When Verizon’s stock value moves appreciably, it’s typically in response to something happening in the company’s wireless operations. But although Verizon’s wireless operations get most of the attention, wireline remains a significant part of Verizon’s business and deserves a bit of attention with the imminent release of its second-quarter results.
The company has sold off wireline operations, including some of its advanced FiOS networks, to Frontier for $10 billion. In December it sold dozens of data centers to Equinix in a $3.6 billion deal that closed during the second quarter. Verizon, like most of its peers, is exiting the expensive data center business in favor of focusing on the enterprise networking business.
At least in part to that end, the company bought XO Communications. Verizon’s second quarter will be the first full quarter with contributions from XO, and analysts are eager to see what those operations are doing for Verizon’s bottom line.

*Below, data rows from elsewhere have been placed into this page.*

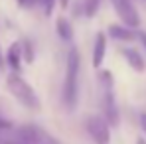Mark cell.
Returning a JSON list of instances; mask_svg holds the SVG:
<instances>
[{
  "instance_id": "obj_16",
  "label": "cell",
  "mask_w": 146,
  "mask_h": 144,
  "mask_svg": "<svg viewBox=\"0 0 146 144\" xmlns=\"http://www.w3.org/2000/svg\"><path fill=\"white\" fill-rule=\"evenodd\" d=\"M136 38L142 42V46H144V49H146V32H136Z\"/></svg>"
},
{
  "instance_id": "obj_5",
  "label": "cell",
  "mask_w": 146,
  "mask_h": 144,
  "mask_svg": "<svg viewBox=\"0 0 146 144\" xmlns=\"http://www.w3.org/2000/svg\"><path fill=\"white\" fill-rule=\"evenodd\" d=\"M111 4H113L117 16L121 18V22L126 28H130V30L140 28V14H138L132 0H111Z\"/></svg>"
},
{
  "instance_id": "obj_2",
  "label": "cell",
  "mask_w": 146,
  "mask_h": 144,
  "mask_svg": "<svg viewBox=\"0 0 146 144\" xmlns=\"http://www.w3.org/2000/svg\"><path fill=\"white\" fill-rule=\"evenodd\" d=\"M6 87H8L10 95L14 97L22 107L30 109V111H40V109H42V101H40L38 93L34 91V87L26 81L20 73H12V75H8V79H6Z\"/></svg>"
},
{
  "instance_id": "obj_13",
  "label": "cell",
  "mask_w": 146,
  "mask_h": 144,
  "mask_svg": "<svg viewBox=\"0 0 146 144\" xmlns=\"http://www.w3.org/2000/svg\"><path fill=\"white\" fill-rule=\"evenodd\" d=\"M55 4H57V0H40V6H42V10H44L46 16H51Z\"/></svg>"
},
{
  "instance_id": "obj_21",
  "label": "cell",
  "mask_w": 146,
  "mask_h": 144,
  "mask_svg": "<svg viewBox=\"0 0 146 144\" xmlns=\"http://www.w3.org/2000/svg\"><path fill=\"white\" fill-rule=\"evenodd\" d=\"M4 144H16V142H14L12 138H8V140H6V142H4Z\"/></svg>"
},
{
  "instance_id": "obj_19",
  "label": "cell",
  "mask_w": 146,
  "mask_h": 144,
  "mask_svg": "<svg viewBox=\"0 0 146 144\" xmlns=\"http://www.w3.org/2000/svg\"><path fill=\"white\" fill-rule=\"evenodd\" d=\"M4 65H6V63H4V57H2V48H0V71L4 69Z\"/></svg>"
},
{
  "instance_id": "obj_14",
  "label": "cell",
  "mask_w": 146,
  "mask_h": 144,
  "mask_svg": "<svg viewBox=\"0 0 146 144\" xmlns=\"http://www.w3.org/2000/svg\"><path fill=\"white\" fill-rule=\"evenodd\" d=\"M14 126H16V124H14L12 120H8V119H4V117H0V132H10Z\"/></svg>"
},
{
  "instance_id": "obj_1",
  "label": "cell",
  "mask_w": 146,
  "mask_h": 144,
  "mask_svg": "<svg viewBox=\"0 0 146 144\" xmlns=\"http://www.w3.org/2000/svg\"><path fill=\"white\" fill-rule=\"evenodd\" d=\"M79 75H81V57H79V51L75 48H71L67 51V59H65V77H63V89H61L63 105L69 113H73L77 109Z\"/></svg>"
},
{
  "instance_id": "obj_8",
  "label": "cell",
  "mask_w": 146,
  "mask_h": 144,
  "mask_svg": "<svg viewBox=\"0 0 146 144\" xmlns=\"http://www.w3.org/2000/svg\"><path fill=\"white\" fill-rule=\"evenodd\" d=\"M105 55H107V34H105V32H99L97 36H95V44H93V59H91V63H93L95 69H99V67L103 65Z\"/></svg>"
},
{
  "instance_id": "obj_9",
  "label": "cell",
  "mask_w": 146,
  "mask_h": 144,
  "mask_svg": "<svg viewBox=\"0 0 146 144\" xmlns=\"http://www.w3.org/2000/svg\"><path fill=\"white\" fill-rule=\"evenodd\" d=\"M109 36L117 42H132L136 38V32L126 28L124 24H111L109 26Z\"/></svg>"
},
{
  "instance_id": "obj_17",
  "label": "cell",
  "mask_w": 146,
  "mask_h": 144,
  "mask_svg": "<svg viewBox=\"0 0 146 144\" xmlns=\"http://www.w3.org/2000/svg\"><path fill=\"white\" fill-rule=\"evenodd\" d=\"M18 2V6H22V8H28V6H32V0H16Z\"/></svg>"
},
{
  "instance_id": "obj_15",
  "label": "cell",
  "mask_w": 146,
  "mask_h": 144,
  "mask_svg": "<svg viewBox=\"0 0 146 144\" xmlns=\"http://www.w3.org/2000/svg\"><path fill=\"white\" fill-rule=\"evenodd\" d=\"M140 128H142L144 138H146V113H142V115H140Z\"/></svg>"
},
{
  "instance_id": "obj_7",
  "label": "cell",
  "mask_w": 146,
  "mask_h": 144,
  "mask_svg": "<svg viewBox=\"0 0 146 144\" xmlns=\"http://www.w3.org/2000/svg\"><path fill=\"white\" fill-rule=\"evenodd\" d=\"M22 44L20 42H12L10 44V48L6 51V57H4V63H8L10 65V69L14 73H20L22 69Z\"/></svg>"
},
{
  "instance_id": "obj_11",
  "label": "cell",
  "mask_w": 146,
  "mask_h": 144,
  "mask_svg": "<svg viewBox=\"0 0 146 144\" xmlns=\"http://www.w3.org/2000/svg\"><path fill=\"white\" fill-rule=\"evenodd\" d=\"M22 59L26 63H34V57H36V49H34V44L32 40H22Z\"/></svg>"
},
{
  "instance_id": "obj_6",
  "label": "cell",
  "mask_w": 146,
  "mask_h": 144,
  "mask_svg": "<svg viewBox=\"0 0 146 144\" xmlns=\"http://www.w3.org/2000/svg\"><path fill=\"white\" fill-rule=\"evenodd\" d=\"M121 55L124 57V61L128 63V67L134 69L136 73H142L146 69L144 57H142V53L136 48H121Z\"/></svg>"
},
{
  "instance_id": "obj_18",
  "label": "cell",
  "mask_w": 146,
  "mask_h": 144,
  "mask_svg": "<svg viewBox=\"0 0 146 144\" xmlns=\"http://www.w3.org/2000/svg\"><path fill=\"white\" fill-rule=\"evenodd\" d=\"M57 2H59V6H61V8L65 10V8L69 6V2H71V0H57Z\"/></svg>"
},
{
  "instance_id": "obj_4",
  "label": "cell",
  "mask_w": 146,
  "mask_h": 144,
  "mask_svg": "<svg viewBox=\"0 0 146 144\" xmlns=\"http://www.w3.org/2000/svg\"><path fill=\"white\" fill-rule=\"evenodd\" d=\"M85 130L95 144H111V126L101 115H89L85 119Z\"/></svg>"
},
{
  "instance_id": "obj_20",
  "label": "cell",
  "mask_w": 146,
  "mask_h": 144,
  "mask_svg": "<svg viewBox=\"0 0 146 144\" xmlns=\"http://www.w3.org/2000/svg\"><path fill=\"white\" fill-rule=\"evenodd\" d=\"M134 144H146V138L144 136H138V138H136V142Z\"/></svg>"
},
{
  "instance_id": "obj_10",
  "label": "cell",
  "mask_w": 146,
  "mask_h": 144,
  "mask_svg": "<svg viewBox=\"0 0 146 144\" xmlns=\"http://www.w3.org/2000/svg\"><path fill=\"white\" fill-rule=\"evenodd\" d=\"M55 32H57V36H59L63 42H71L73 40V26H71V22H69V18L59 16V18L55 20Z\"/></svg>"
},
{
  "instance_id": "obj_12",
  "label": "cell",
  "mask_w": 146,
  "mask_h": 144,
  "mask_svg": "<svg viewBox=\"0 0 146 144\" xmlns=\"http://www.w3.org/2000/svg\"><path fill=\"white\" fill-rule=\"evenodd\" d=\"M101 8V0H83V14L87 18H95Z\"/></svg>"
},
{
  "instance_id": "obj_3",
  "label": "cell",
  "mask_w": 146,
  "mask_h": 144,
  "mask_svg": "<svg viewBox=\"0 0 146 144\" xmlns=\"http://www.w3.org/2000/svg\"><path fill=\"white\" fill-rule=\"evenodd\" d=\"M99 83L103 87V119L109 122V126H119L121 115H119V107H117V99L113 91V73L103 69L99 71Z\"/></svg>"
}]
</instances>
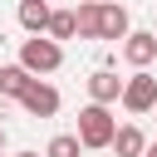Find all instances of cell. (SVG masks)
Masks as SVG:
<instances>
[{
	"label": "cell",
	"mask_w": 157,
	"mask_h": 157,
	"mask_svg": "<svg viewBox=\"0 0 157 157\" xmlns=\"http://www.w3.org/2000/svg\"><path fill=\"white\" fill-rule=\"evenodd\" d=\"M118 93H123V78H118L108 64L88 74V98H93V103H118Z\"/></svg>",
	"instance_id": "7"
},
{
	"label": "cell",
	"mask_w": 157,
	"mask_h": 157,
	"mask_svg": "<svg viewBox=\"0 0 157 157\" xmlns=\"http://www.w3.org/2000/svg\"><path fill=\"white\" fill-rule=\"evenodd\" d=\"M142 157H157V142H147V147H142Z\"/></svg>",
	"instance_id": "14"
},
{
	"label": "cell",
	"mask_w": 157,
	"mask_h": 157,
	"mask_svg": "<svg viewBox=\"0 0 157 157\" xmlns=\"http://www.w3.org/2000/svg\"><path fill=\"white\" fill-rule=\"evenodd\" d=\"M10 157H39V152H10Z\"/></svg>",
	"instance_id": "15"
},
{
	"label": "cell",
	"mask_w": 157,
	"mask_h": 157,
	"mask_svg": "<svg viewBox=\"0 0 157 157\" xmlns=\"http://www.w3.org/2000/svg\"><path fill=\"white\" fill-rule=\"evenodd\" d=\"M20 103H25V113H29V118H54V113H59V88L34 78V83L20 93Z\"/></svg>",
	"instance_id": "6"
},
{
	"label": "cell",
	"mask_w": 157,
	"mask_h": 157,
	"mask_svg": "<svg viewBox=\"0 0 157 157\" xmlns=\"http://www.w3.org/2000/svg\"><path fill=\"white\" fill-rule=\"evenodd\" d=\"M44 25H49V0H20V29L44 34Z\"/></svg>",
	"instance_id": "10"
},
{
	"label": "cell",
	"mask_w": 157,
	"mask_h": 157,
	"mask_svg": "<svg viewBox=\"0 0 157 157\" xmlns=\"http://www.w3.org/2000/svg\"><path fill=\"white\" fill-rule=\"evenodd\" d=\"M152 113H157V103H152Z\"/></svg>",
	"instance_id": "18"
},
{
	"label": "cell",
	"mask_w": 157,
	"mask_h": 157,
	"mask_svg": "<svg viewBox=\"0 0 157 157\" xmlns=\"http://www.w3.org/2000/svg\"><path fill=\"white\" fill-rule=\"evenodd\" d=\"M78 152H83L78 132H54V137H49V147H44V157H78Z\"/></svg>",
	"instance_id": "13"
},
{
	"label": "cell",
	"mask_w": 157,
	"mask_h": 157,
	"mask_svg": "<svg viewBox=\"0 0 157 157\" xmlns=\"http://www.w3.org/2000/svg\"><path fill=\"white\" fill-rule=\"evenodd\" d=\"M20 64L39 78V74H54V69H64V44L59 39H49V34H29L25 44H20Z\"/></svg>",
	"instance_id": "2"
},
{
	"label": "cell",
	"mask_w": 157,
	"mask_h": 157,
	"mask_svg": "<svg viewBox=\"0 0 157 157\" xmlns=\"http://www.w3.org/2000/svg\"><path fill=\"white\" fill-rule=\"evenodd\" d=\"M132 29V20H128V10L118 5V0H98V39H108V44H118L123 34Z\"/></svg>",
	"instance_id": "5"
},
{
	"label": "cell",
	"mask_w": 157,
	"mask_h": 157,
	"mask_svg": "<svg viewBox=\"0 0 157 157\" xmlns=\"http://www.w3.org/2000/svg\"><path fill=\"white\" fill-rule=\"evenodd\" d=\"M118 103H123L132 118L152 113V103H157V74H152V69H132V78H123V93H118Z\"/></svg>",
	"instance_id": "3"
},
{
	"label": "cell",
	"mask_w": 157,
	"mask_h": 157,
	"mask_svg": "<svg viewBox=\"0 0 157 157\" xmlns=\"http://www.w3.org/2000/svg\"><path fill=\"white\" fill-rule=\"evenodd\" d=\"M118 157H142V147H147V137H142V128L137 123H123V128H113V142H108Z\"/></svg>",
	"instance_id": "8"
},
{
	"label": "cell",
	"mask_w": 157,
	"mask_h": 157,
	"mask_svg": "<svg viewBox=\"0 0 157 157\" xmlns=\"http://www.w3.org/2000/svg\"><path fill=\"white\" fill-rule=\"evenodd\" d=\"M74 20H78V39H98V0H78Z\"/></svg>",
	"instance_id": "12"
},
{
	"label": "cell",
	"mask_w": 157,
	"mask_h": 157,
	"mask_svg": "<svg viewBox=\"0 0 157 157\" xmlns=\"http://www.w3.org/2000/svg\"><path fill=\"white\" fill-rule=\"evenodd\" d=\"M0 157H5V152H0Z\"/></svg>",
	"instance_id": "19"
},
{
	"label": "cell",
	"mask_w": 157,
	"mask_h": 157,
	"mask_svg": "<svg viewBox=\"0 0 157 157\" xmlns=\"http://www.w3.org/2000/svg\"><path fill=\"white\" fill-rule=\"evenodd\" d=\"M152 34H157V25H152Z\"/></svg>",
	"instance_id": "17"
},
{
	"label": "cell",
	"mask_w": 157,
	"mask_h": 157,
	"mask_svg": "<svg viewBox=\"0 0 157 157\" xmlns=\"http://www.w3.org/2000/svg\"><path fill=\"white\" fill-rule=\"evenodd\" d=\"M44 34H49V39H59V44H64V39H74V34H78V20H74V10H49V25H44Z\"/></svg>",
	"instance_id": "11"
},
{
	"label": "cell",
	"mask_w": 157,
	"mask_h": 157,
	"mask_svg": "<svg viewBox=\"0 0 157 157\" xmlns=\"http://www.w3.org/2000/svg\"><path fill=\"white\" fill-rule=\"evenodd\" d=\"M29 83H34V74L25 64H0V98H20Z\"/></svg>",
	"instance_id": "9"
},
{
	"label": "cell",
	"mask_w": 157,
	"mask_h": 157,
	"mask_svg": "<svg viewBox=\"0 0 157 157\" xmlns=\"http://www.w3.org/2000/svg\"><path fill=\"white\" fill-rule=\"evenodd\" d=\"M118 44H123V59L132 69H152V59H157V34L152 29H128Z\"/></svg>",
	"instance_id": "4"
},
{
	"label": "cell",
	"mask_w": 157,
	"mask_h": 157,
	"mask_svg": "<svg viewBox=\"0 0 157 157\" xmlns=\"http://www.w3.org/2000/svg\"><path fill=\"white\" fill-rule=\"evenodd\" d=\"M0 152H5V128H0Z\"/></svg>",
	"instance_id": "16"
},
{
	"label": "cell",
	"mask_w": 157,
	"mask_h": 157,
	"mask_svg": "<svg viewBox=\"0 0 157 157\" xmlns=\"http://www.w3.org/2000/svg\"><path fill=\"white\" fill-rule=\"evenodd\" d=\"M113 128H118L113 103H88V108H78V142H83V147L103 152V147L113 142Z\"/></svg>",
	"instance_id": "1"
}]
</instances>
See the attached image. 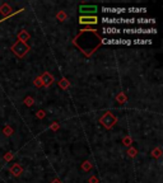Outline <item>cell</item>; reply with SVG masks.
I'll return each mask as SVG.
<instances>
[{"mask_svg":"<svg viewBox=\"0 0 163 183\" xmlns=\"http://www.w3.org/2000/svg\"><path fill=\"white\" fill-rule=\"evenodd\" d=\"M52 82H54V78L49 74V72H45V74L42 75V84H44L45 87H49Z\"/></svg>","mask_w":163,"mask_h":183,"instance_id":"obj_10","label":"cell"},{"mask_svg":"<svg viewBox=\"0 0 163 183\" xmlns=\"http://www.w3.org/2000/svg\"><path fill=\"white\" fill-rule=\"evenodd\" d=\"M19 38L22 40V42H24V40L28 38V34L26 33V30H22V32L19 33Z\"/></svg>","mask_w":163,"mask_h":183,"instance_id":"obj_17","label":"cell"},{"mask_svg":"<svg viewBox=\"0 0 163 183\" xmlns=\"http://www.w3.org/2000/svg\"><path fill=\"white\" fill-rule=\"evenodd\" d=\"M79 23L80 24H97L98 18L96 15H82L79 18Z\"/></svg>","mask_w":163,"mask_h":183,"instance_id":"obj_6","label":"cell"},{"mask_svg":"<svg viewBox=\"0 0 163 183\" xmlns=\"http://www.w3.org/2000/svg\"><path fill=\"white\" fill-rule=\"evenodd\" d=\"M101 43H106V45H131L130 40H101Z\"/></svg>","mask_w":163,"mask_h":183,"instance_id":"obj_7","label":"cell"},{"mask_svg":"<svg viewBox=\"0 0 163 183\" xmlns=\"http://www.w3.org/2000/svg\"><path fill=\"white\" fill-rule=\"evenodd\" d=\"M126 10L130 11V13H145V11H147L145 8H129Z\"/></svg>","mask_w":163,"mask_h":183,"instance_id":"obj_14","label":"cell"},{"mask_svg":"<svg viewBox=\"0 0 163 183\" xmlns=\"http://www.w3.org/2000/svg\"><path fill=\"white\" fill-rule=\"evenodd\" d=\"M102 11L107 14H122L126 11L125 8H102Z\"/></svg>","mask_w":163,"mask_h":183,"instance_id":"obj_9","label":"cell"},{"mask_svg":"<svg viewBox=\"0 0 163 183\" xmlns=\"http://www.w3.org/2000/svg\"><path fill=\"white\" fill-rule=\"evenodd\" d=\"M11 50H13V52L17 55V56H19V57H23L24 55L28 52L29 50V47L26 45V42H22V41H18L17 43L11 47Z\"/></svg>","mask_w":163,"mask_h":183,"instance_id":"obj_3","label":"cell"},{"mask_svg":"<svg viewBox=\"0 0 163 183\" xmlns=\"http://www.w3.org/2000/svg\"><path fill=\"white\" fill-rule=\"evenodd\" d=\"M79 11L83 13V14L88 13L89 15H96V14H97V11H98V9H97L96 5H80Z\"/></svg>","mask_w":163,"mask_h":183,"instance_id":"obj_5","label":"cell"},{"mask_svg":"<svg viewBox=\"0 0 163 183\" xmlns=\"http://www.w3.org/2000/svg\"><path fill=\"white\" fill-rule=\"evenodd\" d=\"M8 11H9L8 5H3V7H0V13H2V14H8Z\"/></svg>","mask_w":163,"mask_h":183,"instance_id":"obj_16","label":"cell"},{"mask_svg":"<svg viewBox=\"0 0 163 183\" xmlns=\"http://www.w3.org/2000/svg\"><path fill=\"white\" fill-rule=\"evenodd\" d=\"M115 122H116V117L110 112H107L103 117L101 118V124L105 127H107V129H111V127L115 125Z\"/></svg>","mask_w":163,"mask_h":183,"instance_id":"obj_4","label":"cell"},{"mask_svg":"<svg viewBox=\"0 0 163 183\" xmlns=\"http://www.w3.org/2000/svg\"><path fill=\"white\" fill-rule=\"evenodd\" d=\"M135 154H136V150L135 149H131L130 150V155H135Z\"/></svg>","mask_w":163,"mask_h":183,"instance_id":"obj_19","label":"cell"},{"mask_svg":"<svg viewBox=\"0 0 163 183\" xmlns=\"http://www.w3.org/2000/svg\"><path fill=\"white\" fill-rule=\"evenodd\" d=\"M121 32V29L115 28V27H105L103 28V33L105 34H119Z\"/></svg>","mask_w":163,"mask_h":183,"instance_id":"obj_11","label":"cell"},{"mask_svg":"<svg viewBox=\"0 0 163 183\" xmlns=\"http://www.w3.org/2000/svg\"><path fill=\"white\" fill-rule=\"evenodd\" d=\"M159 154H161V152H159V149H157L155 151L153 150V155H155V156H159Z\"/></svg>","mask_w":163,"mask_h":183,"instance_id":"obj_18","label":"cell"},{"mask_svg":"<svg viewBox=\"0 0 163 183\" xmlns=\"http://www.w3.org/2000/svg\"><path fill=\"white\" fill-rule=\"evenodd\" d=\"M22 167L19 165V164H14V165L13 167H11V169H10V172L11 173H13L14 175H19L21 173H22Z\"/></svg>","mask_w":163,"mask_h":183,"instance_id":"obj_13","label":"cell"},{"mask_svg":"<svg viewBox=\"0 0 163 183\" xmlns=\"http://www.w3.org/2000/svg\"><path fill=\"white\" fill-rule=\"evenodd\" d=\"M124 33L128 34H149V33H155V28H124Z\"/></svg>","mask_w":163,"mask_h":183,"instance_id":"obj_2","label":"cell"},{"mask_svg":"<svg viewBox=\"0 0 163 183\" xmlns=\"http://www.w3.org/2000/svg\"><path fill=\"white\" fill-rule=\"evenodd\" d=\"M135 22H138L139 24H155V19L153 18H148V19L140 18V19H135Z\"/></svg>","mask_w":163,"mask_h":183,"instance_id":"obj_12","label":"cell"},{"mask_svg":"<svg viewBox=\"0 0 163 183\" xmlns=\"http://www.w3.org/2000/svg\"><path fill=\"white\" fill-rule=\"evenodd\" d=\"M102 22L107 24H120L124 22V18H116V17H103Z\"/></svg>","mask_w":163,"mask_h":183,"instance_id":"obj_8","label":"cell"},{"mask_svg":"<svg viewBox=\"0 0 163 183\" xmlns=\"http://www.w3.org/2000/svg\"><path fill=\"white\" fill-rule=\"evenodd\" d=\"M77 38L86 41V42H84V45H82L79 48L86 55H88V56L92 52H94L96 50H97L98 45L101 43L99 36L96 33L94 29H82L80 33L77 36Z\"/></svg>","mask_w":163,"mask_h":183,"instance_id":"obj_1","label":"cell"},{"mask_svg":"<svg viewBox=\"0 0 163 183\" xmlns=\"http://www.w3.org/2000/svg\"><path fill=\"white\" fill-rule=\"evenodd\" d=\"M131 43H135V45H144V43H152V41L150 40H134L131 42Z\"/></svg>","mask_w":163,"mask_h":183,"instance_id":"obj_15","label":"cell"}]
</instances>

XO’s network can also be used to back up Verizon’s wireless network. Wireline is key to Verizon’s wireless plans. That’s the main reason Verizon recently ordered vast amounts of fiber, mostly from Prysmian and Corning, largely in anticipation of handling increasing wireless traffic as it evolves its wireless network from 4G to higher-capacity 5G technology.
Awaiting Verizon’s second-quarter results, analysts at Deutsche Bank Markets Research said that while they do not expect “meaningful organic inflections in Wireline (a full quarter of XO will benefit reported results), we do see continued yoy margin relief.” Their research note also said, “We also look for more color on VZ’s fiber initiatives, given recent announcements re: contracted builds with Corning and Prysmian.”
Analysts have been skeptical of the saturated wireline business, but now that the wireless business is saturated, too, at least one analyst remembered that more money is still more money. Seeking Alpha, commenting on the spinoff of assets to Frontier for $10 billion, said, “Of course the cash influx is nice, but it also comes with a diminished earnings power, effectively trading long-term cash flows for short-term cash flows. These assets were worth $0.10 a share in earnings. In the first quarter, we could simply subtract that $0.10 cent from the normalized estimate.”
That was an estimate, good for the first quarter, the first in which the contributions from those assets were missing. It’s the second-quarter results that are going to provide clues as to what the actual contribution was, so that a more accurate evaluation can be made, Seeking Alpha noted.
Marketwatch maintains a running tabulation on analyst recommendations. Through the last few quarters, Verizon has overwhelmingly been a “hold,” and that hasn’t changed in the run-up to the announcement of its second-quarter earnings.